Gene Mauch was an aggressive manager who liked to force the action, in particular early in games to put the Phillies on the scoreboard first and in close games, whatever the inning. The Philadelphia Phillies in 1964 attempted more sacrifice bunts (156) than any other team in baseball except for the Los Angeles Dodgers (185) and were successful 62 percent of the time, compared to 65 percent for the Dodgers, to finish second to L.A. in sacrifices (97 to 120). The Phillies were also second to the Dodgers in percentage of productive outs to advance base runners, 36 percent for Philadelphia compared to 37 percent for L.A. And the Phillies had the highest percentage in the National League of scoring runners from third base with less than two out (56 percent) and from second base with nobody out (57 percent).
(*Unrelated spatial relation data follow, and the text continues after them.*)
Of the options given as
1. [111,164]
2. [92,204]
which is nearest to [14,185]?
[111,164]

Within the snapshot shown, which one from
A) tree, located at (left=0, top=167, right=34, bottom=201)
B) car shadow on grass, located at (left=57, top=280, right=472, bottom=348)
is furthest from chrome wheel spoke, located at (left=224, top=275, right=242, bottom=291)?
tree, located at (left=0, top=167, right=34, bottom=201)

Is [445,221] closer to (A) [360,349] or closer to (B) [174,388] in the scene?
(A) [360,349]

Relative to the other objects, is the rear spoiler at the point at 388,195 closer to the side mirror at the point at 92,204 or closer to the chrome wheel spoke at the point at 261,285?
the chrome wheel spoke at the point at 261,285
For Los Angeles, managed by Walt Alston, reliance on these strategies—along with the stolen base—was understandable and perhaps even necessary because the Dodgers struggled to score runs and generally lacked extra-base firepower, in part because of the vast expanses of Dodger Stadium. Even in their 1960s pennant-winning years, the Dodgers were below the league average in extra base hits and slugging percentage—substantially so in 1965 and 1966.
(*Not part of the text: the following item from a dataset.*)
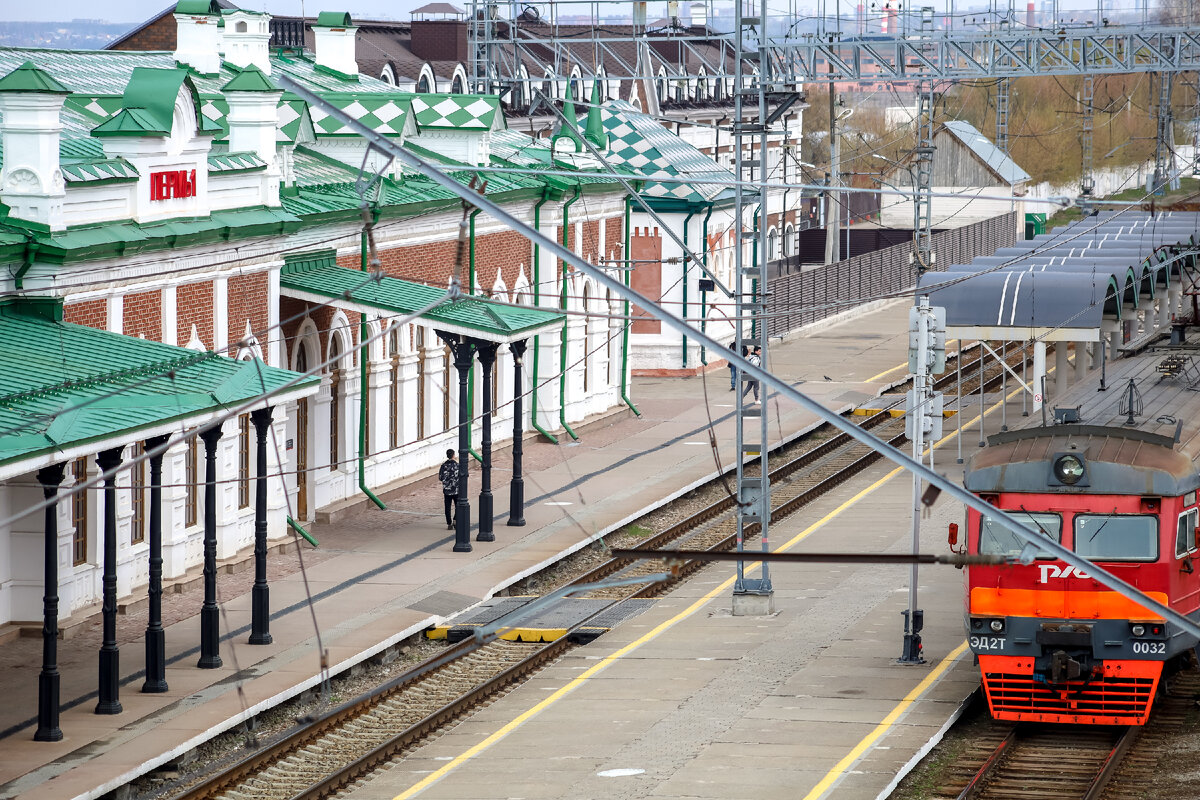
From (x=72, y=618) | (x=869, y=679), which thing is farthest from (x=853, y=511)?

While small-ball strategies made sense for Alston, Mauch had much more capacity with his line-up to score runs, but often chose to sacrifice in a play for one run—even with his best hitters at the plate—instead of trusting in his firepower. The two best hitters in his line-up—Allen and Callison—combined for a total of 60 home runs in 1964, but both laid down six sacrifice bunts to move a base runner up with nobody out.

If John McGraw, the grand-daddy of master strategist managers, disdained the sacrifice bunt precisely because it “sacrificed” a precious out, Gene Mauch was more than willing to sacrifice in the interest of playing for one run, including giving up as outs the two batters most likely to drive in runs. Over the course of the full season, Mauch's willingness to sacrifice Allen and Callison as outs to advance a runner into scoring position for somebody else to drive in may seem insignificant. But as we shall later see in September, in the final weeks of the '64 season, sacrificing Dick Allen may have cost his team the pennant.

At the end of July, the two teams met again for a three-game series with first place on the line, this time in Philadelphia. The Giants came into Connie Mack Stadium trailing by a half-game; the Reds were three back in third and the Cardinals tied for fifth, seven games out. The top of the standings remained the same after they split the first two games, but in the series finale—on July 30—after having surrendered a run to the Giants in the top of the tenth inning, the Phillies won the game with the following sequence: a leadoff double and hit batter put runners on first and second; Allen, once again asked to bunt, reached on an infield single toward third to load the bases; a two-run double by Johnny Briggs won the game. Philadelphia now led by 1-1/2 games. It would be nearly two full months before their lead would be that narrow again.